Work to be completed >>
Switch "camera" to "viewer" throughout the rows below and reproduce them with nothing else altered.

Supplied data >>
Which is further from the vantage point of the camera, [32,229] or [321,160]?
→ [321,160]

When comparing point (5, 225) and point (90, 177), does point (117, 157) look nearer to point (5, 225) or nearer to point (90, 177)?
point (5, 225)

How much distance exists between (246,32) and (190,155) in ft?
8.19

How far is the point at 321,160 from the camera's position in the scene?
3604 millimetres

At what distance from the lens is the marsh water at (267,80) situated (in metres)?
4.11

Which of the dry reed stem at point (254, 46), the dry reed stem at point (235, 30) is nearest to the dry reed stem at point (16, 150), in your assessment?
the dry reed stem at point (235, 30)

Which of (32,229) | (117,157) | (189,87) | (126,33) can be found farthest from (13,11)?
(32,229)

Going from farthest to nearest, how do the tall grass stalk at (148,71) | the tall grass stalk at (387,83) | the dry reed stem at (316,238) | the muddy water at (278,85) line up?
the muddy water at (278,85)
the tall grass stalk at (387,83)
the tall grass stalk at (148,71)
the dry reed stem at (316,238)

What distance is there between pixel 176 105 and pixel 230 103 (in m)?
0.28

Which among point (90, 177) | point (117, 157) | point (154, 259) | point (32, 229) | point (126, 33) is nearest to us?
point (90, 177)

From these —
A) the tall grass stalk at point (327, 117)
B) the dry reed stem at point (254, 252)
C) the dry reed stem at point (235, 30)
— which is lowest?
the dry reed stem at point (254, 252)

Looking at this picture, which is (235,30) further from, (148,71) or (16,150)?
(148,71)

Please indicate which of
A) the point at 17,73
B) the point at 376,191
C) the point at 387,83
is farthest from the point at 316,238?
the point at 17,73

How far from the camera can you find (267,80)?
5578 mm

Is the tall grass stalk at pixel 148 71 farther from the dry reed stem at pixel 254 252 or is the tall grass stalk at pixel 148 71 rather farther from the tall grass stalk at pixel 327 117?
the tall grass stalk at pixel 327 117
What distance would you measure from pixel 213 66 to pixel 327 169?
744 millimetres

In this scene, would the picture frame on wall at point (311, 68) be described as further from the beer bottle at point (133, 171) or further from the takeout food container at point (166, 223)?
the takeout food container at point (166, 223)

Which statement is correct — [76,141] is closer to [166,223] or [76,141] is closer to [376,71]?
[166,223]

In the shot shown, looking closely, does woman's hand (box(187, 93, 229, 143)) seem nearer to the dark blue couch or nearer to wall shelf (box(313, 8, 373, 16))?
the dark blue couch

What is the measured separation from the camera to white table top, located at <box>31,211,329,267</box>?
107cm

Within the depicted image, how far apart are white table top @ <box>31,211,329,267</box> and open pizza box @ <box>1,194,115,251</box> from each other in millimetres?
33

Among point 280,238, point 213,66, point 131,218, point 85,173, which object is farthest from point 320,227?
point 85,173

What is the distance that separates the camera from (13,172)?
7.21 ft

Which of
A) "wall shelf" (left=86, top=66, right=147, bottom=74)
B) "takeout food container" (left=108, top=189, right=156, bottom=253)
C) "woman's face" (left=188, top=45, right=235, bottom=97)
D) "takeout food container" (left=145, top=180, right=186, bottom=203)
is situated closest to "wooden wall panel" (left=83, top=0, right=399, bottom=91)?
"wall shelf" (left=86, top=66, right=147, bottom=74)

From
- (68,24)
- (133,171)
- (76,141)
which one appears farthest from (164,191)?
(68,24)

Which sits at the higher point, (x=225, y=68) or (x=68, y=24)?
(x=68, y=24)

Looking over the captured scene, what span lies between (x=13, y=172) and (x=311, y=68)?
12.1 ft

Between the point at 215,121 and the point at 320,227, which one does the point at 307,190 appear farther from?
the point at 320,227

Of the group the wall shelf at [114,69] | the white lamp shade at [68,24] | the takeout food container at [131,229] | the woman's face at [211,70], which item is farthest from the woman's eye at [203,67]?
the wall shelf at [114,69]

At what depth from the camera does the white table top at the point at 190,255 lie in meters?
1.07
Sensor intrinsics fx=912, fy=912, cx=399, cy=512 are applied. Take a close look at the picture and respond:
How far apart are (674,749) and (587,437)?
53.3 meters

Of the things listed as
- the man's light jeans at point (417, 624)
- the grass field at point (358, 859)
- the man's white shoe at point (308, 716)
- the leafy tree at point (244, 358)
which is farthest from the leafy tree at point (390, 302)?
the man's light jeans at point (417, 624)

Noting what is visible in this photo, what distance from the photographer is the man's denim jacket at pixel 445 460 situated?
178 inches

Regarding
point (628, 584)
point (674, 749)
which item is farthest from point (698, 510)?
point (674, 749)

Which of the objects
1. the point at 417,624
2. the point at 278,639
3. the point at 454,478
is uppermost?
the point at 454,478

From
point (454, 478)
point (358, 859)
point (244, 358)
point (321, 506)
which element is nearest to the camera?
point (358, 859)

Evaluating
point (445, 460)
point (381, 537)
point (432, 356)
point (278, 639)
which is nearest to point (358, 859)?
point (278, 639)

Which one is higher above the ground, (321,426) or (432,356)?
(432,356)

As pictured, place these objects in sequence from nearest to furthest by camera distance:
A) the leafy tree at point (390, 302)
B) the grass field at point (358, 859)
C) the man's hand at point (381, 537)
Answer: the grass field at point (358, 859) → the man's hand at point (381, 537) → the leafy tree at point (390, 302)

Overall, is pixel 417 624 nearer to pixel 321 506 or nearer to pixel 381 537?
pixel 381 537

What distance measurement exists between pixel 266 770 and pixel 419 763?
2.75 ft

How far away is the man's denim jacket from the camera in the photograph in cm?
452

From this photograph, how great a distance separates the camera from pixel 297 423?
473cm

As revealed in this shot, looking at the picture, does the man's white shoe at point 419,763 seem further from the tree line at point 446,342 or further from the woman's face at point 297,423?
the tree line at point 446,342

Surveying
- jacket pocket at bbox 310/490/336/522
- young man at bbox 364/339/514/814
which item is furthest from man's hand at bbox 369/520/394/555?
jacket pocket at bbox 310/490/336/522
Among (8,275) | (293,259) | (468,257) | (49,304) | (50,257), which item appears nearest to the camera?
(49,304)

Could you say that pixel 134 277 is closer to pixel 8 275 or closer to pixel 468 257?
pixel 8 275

Problem solution >>
Which is further from the vantage point of the viewer, [32,229] or [321,160]?
→ [321,160]

When comparing point (5, 225) and point (90, 177), does point (117, 157) look nearer to point (5, 225) or nearer to point (90, 177)?
point (5, 225)

How much distance exists between (246,32) and (190,155) in ft?
8.19

How far is the point at 321,160 from the viewer's position in the scene?
3604 millimetres

At what distance from the lens is the marsh water at (267,80) situated (in metres)?
4.11

Which of the dry reed stem at point (254, 46), the dry reed stem at point (235, 30) is nearest to the dry reed stem at point (16, 150), in your assessment?
the dry reed stem at point (235, 30)

Which of (32,229) | (117,157) | (189,87) | (126,33) can be found farthest from (13,11)?
(32,229)

Going from farthest to nearest, how do the tall grass stalk at (148,71) | the tall grass stalk at (387,83) | the dry reed stem at (316,238) | the muddy water at (278,85) line up?
the muddy water at (278,85)
the tall grass stalk at (387,83)
the tall grass stalk at (148,71)
the dry reed stem at (316,238)

What distance is there between pixel 176 105 and pixel 230 103 (in m)?
0.28

Which among point (90, 177) | point (117, 157) | point (154, 259) | point (32, 229) | point (126, 33) is nearest to us?
point (90, 177)

From these —
A) the tall grass stalk at point (327, 117)
B) the dry reed stem at point (254, 252)
C) the dry reed stem at point (235, 30)
— which is lowest?
the dry reed stem at point (254, 252)

Looking at this picture, which is (235,30) further from, (148,71) or (16,150)?
(148,71)

Please indicate which of
A) the point at 17,73
B) the point at 376,191
C) the point at 387,83
is farthest from the point at 316,238?
the point at 17,73

How far from the viewer can you find (267,80)?
5578 mm

Is the tall grass stalk at pixel 148 71 farther from the dry reed stem at pixel 254 252 or is the tall grass stalk at pixel 148 71 rather farther from the tall grass stalk at pixel 327 117?
the tall grass stalk at pixel 327 117
What distance would you measure from pixel 213 66 to pixel 327 169?
744 millimetres

In this scene, would the picture frame on wall at point (311, 68) be described as further from the beer bottle at point (133, 171) or further from the takeout food container at point (166, 223)?
the takeout food container at point (166, 223)

Which statement is correct — [76,141] is closer to [166,223] or [76,141] is closer to [376,71]?
[166,223]

In the shot shown, looking closely, does woman's hand (box(187, 93, 229, 143)) seem nearer to the dark blue couch or nearer to wall shelf (box(313, 8, 373, 16))?
the dark blue couch

What is the measured separation from the viewer to white table top, located at <box>31,211,329,267</box>?
107cm

Within the depicted image, how far apart are white table top @ <box>31,211,329,267</box> and open pizza box @ <box>1,194,115,251</box> from each other in millimetres?
33

Among point 280,238, point 213,66, point 131,218, point 85,173, which object is farthest from point 320,227?
point 85,173

What is the distance that separates the viewer from (13,172)?
7.21 ft

Which of
A) "wall shelf" (left=86, top=66, right=147, bottom=74)
B) "takeout food container" (left=108, top=189, right=156, bottom=253)
C) "woman's face" (left=188, top=45, right=235, bottom=97)
D) "takeout food container" (left=145, top=180, right=186, bottom=203)
is situated closest to "wooden wall panel" (left=83, top=0, right=399, bottom=91)?
"wall shelf" (left=86, top=66, right=147, bottom=74)

From
- (68,24)
- (133,171)
- (76,141)
which one appears farthest from (164,191)?
(68,24)

Which sits at the higher point, (x=225, y=68) or (x=68, y=24)?
(x=68, y=24)

Looking over the captured scene, what span lies between (x=13, y=172) and (x=311, y=68)?
12.1 ft

Between the point at 215,121 and the point at 320,227, which one does the point at 307,190 appear farther from?
the point at 320,227

Of the group the wall shelf at [114,69] | the white lamp shade at [68,24] | the takeout food container at [131,229] | the woman's face at [211,70], which item is farthest from the woman's eye at [203,67]?
the wall shelf at [114,69]

At what depth from the viewer does the white table top at the point at 190,255 lie in meters?
1.07
Sensor intrinsics fx=912, fy=912, cx=399, cy=512 are applied. Take a close look at the picture and respond:
How far apart are (674,749) and (587,437)?
53.3 meters

Of the things listed as
- the man's light jeans at point (417, 624)
- the grass field at point (358, 859)
- the man's white shoe at point (308, 716)
- the leafy tree at point (244, 358)
which is farthest from the leafy tree at point (390, 302)?
the man's light jeans at point (417, 624)

Noting what is visible in this photo, what distance from the photographer is the man's denim jacket at pixel 445 460 situated?
178 inches

Regarding
point (628, 584)
point (674, 749)
which item is farthest from point (698, 510)?
point (674, 749)

Which of the objects
1. the point at 417,624
2. the point at 278,639
3. the point at 454,478
is uppermost?
the point at 454,478

From
point (454, 478)
point (358, 859)
point (244, 358)
point (321, 506)
which element is nearest to the viewer?
point (358, 859)

Evaluating
point (445, 460)
point (381, 537)
point (432, 356)
point (278, 639)
which is nearest to point (358, 859)?
point (278, 639)

Which one is higher above the ground, (321,426) or (432,356)?
(432,356)

As pictured, place these objects in sequence from nearest to furthest by viewer distance:
A) the leafy tree at point (390, 302)
B) the grass field at point (358, 859)
C) the man's hand at point (381, 537)
Answer: the grass field at point (358, 859) → the man's hand at point (381, 537) → the leafy tree at point (390, 302)

Overall, is pixel 417 624 nearer to pixel 321 506 or nearer to pixel 381 537?
pixel 381 537

What distance measurement exists between pixel 266 770 and pixel 419 763?
2.75 ft

How far away is the man's denim jacket from the viewer in the photograph in cm?
452

From this photograph, how great a distance separates the viewer from pixel 297 423?
473cm

As revealed in this shot, looking at the picture, does the man's white shoe at point 419,763 seem further from the tree line at point 446,342 or further from the woman's face at point 297,423?
the tree line at point 446,342

Surveying
- jacket pocket at bbox 310/490/336/522
- young man at bbox 364/339/514/814
which item is furthest from man's hand at bbox 369/520/394/555?
jacket pocket at bbox 310/490/336/522
Among (8,275) | (293,259) | (468,257) | (49,304) | (50,257), which item appears nearest to the viewer?
(49,304)

Could you say that pixel 134 277 is closer to pixel 8 275 or closer to pixel 468 257?
pixel 8 275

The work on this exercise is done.